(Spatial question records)
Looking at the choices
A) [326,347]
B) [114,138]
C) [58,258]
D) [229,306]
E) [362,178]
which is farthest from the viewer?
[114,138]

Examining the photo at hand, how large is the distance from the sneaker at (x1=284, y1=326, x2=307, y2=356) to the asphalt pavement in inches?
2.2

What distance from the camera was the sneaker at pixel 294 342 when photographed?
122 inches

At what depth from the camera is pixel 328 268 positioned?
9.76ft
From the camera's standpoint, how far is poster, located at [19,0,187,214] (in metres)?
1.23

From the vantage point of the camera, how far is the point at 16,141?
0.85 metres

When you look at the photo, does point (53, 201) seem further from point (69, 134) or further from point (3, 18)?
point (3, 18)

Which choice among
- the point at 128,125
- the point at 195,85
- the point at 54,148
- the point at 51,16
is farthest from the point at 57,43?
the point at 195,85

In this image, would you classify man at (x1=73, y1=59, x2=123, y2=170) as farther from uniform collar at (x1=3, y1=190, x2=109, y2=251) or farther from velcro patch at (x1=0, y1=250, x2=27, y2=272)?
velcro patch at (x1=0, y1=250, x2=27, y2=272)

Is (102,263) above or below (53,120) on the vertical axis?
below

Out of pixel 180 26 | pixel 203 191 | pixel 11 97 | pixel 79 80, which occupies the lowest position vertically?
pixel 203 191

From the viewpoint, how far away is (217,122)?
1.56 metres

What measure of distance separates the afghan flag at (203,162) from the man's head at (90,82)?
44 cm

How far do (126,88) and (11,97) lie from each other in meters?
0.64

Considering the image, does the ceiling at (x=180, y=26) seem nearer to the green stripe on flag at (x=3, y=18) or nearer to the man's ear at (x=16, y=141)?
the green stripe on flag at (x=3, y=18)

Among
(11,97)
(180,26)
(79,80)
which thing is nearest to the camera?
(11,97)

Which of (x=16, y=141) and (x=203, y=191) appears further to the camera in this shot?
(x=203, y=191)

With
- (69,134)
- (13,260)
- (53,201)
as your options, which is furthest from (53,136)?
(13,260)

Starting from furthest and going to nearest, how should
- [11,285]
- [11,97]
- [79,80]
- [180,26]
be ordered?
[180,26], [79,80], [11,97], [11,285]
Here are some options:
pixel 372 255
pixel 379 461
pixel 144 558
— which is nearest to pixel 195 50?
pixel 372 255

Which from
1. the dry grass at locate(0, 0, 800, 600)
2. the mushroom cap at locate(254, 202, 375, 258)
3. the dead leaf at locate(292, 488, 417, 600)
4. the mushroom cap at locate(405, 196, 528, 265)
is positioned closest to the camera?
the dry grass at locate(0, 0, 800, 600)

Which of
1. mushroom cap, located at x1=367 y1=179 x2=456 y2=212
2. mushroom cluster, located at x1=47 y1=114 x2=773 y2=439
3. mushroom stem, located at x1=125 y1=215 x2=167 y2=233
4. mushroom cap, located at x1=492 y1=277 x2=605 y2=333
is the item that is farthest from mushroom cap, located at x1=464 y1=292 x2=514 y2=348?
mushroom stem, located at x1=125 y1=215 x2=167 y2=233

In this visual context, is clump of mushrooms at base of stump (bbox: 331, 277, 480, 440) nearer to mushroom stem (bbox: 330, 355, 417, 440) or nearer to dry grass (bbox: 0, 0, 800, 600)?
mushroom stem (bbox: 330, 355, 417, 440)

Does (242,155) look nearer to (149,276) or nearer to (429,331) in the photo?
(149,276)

▶ _WHAT IS ASKED_:
Nothing but the lines from the one with "In this visual" through the last line should be repeated, each exactly as it stands.

▶ _TASK RESPONSE_:
In this visual context, is clump of mushrooms at base of stump (bbox: 331, 277, 480, 440) nearer to mushroom stem (bbox: 330, 355, 417, 440) or nearer to dry grass (bbox: 0, 0, 800, 600)?
mushroom stem (bbox: 330, 355, 417, 440)

Does (242,155) look nearer to (149,276) or nearer to (429,331) in the photo?
(149,276)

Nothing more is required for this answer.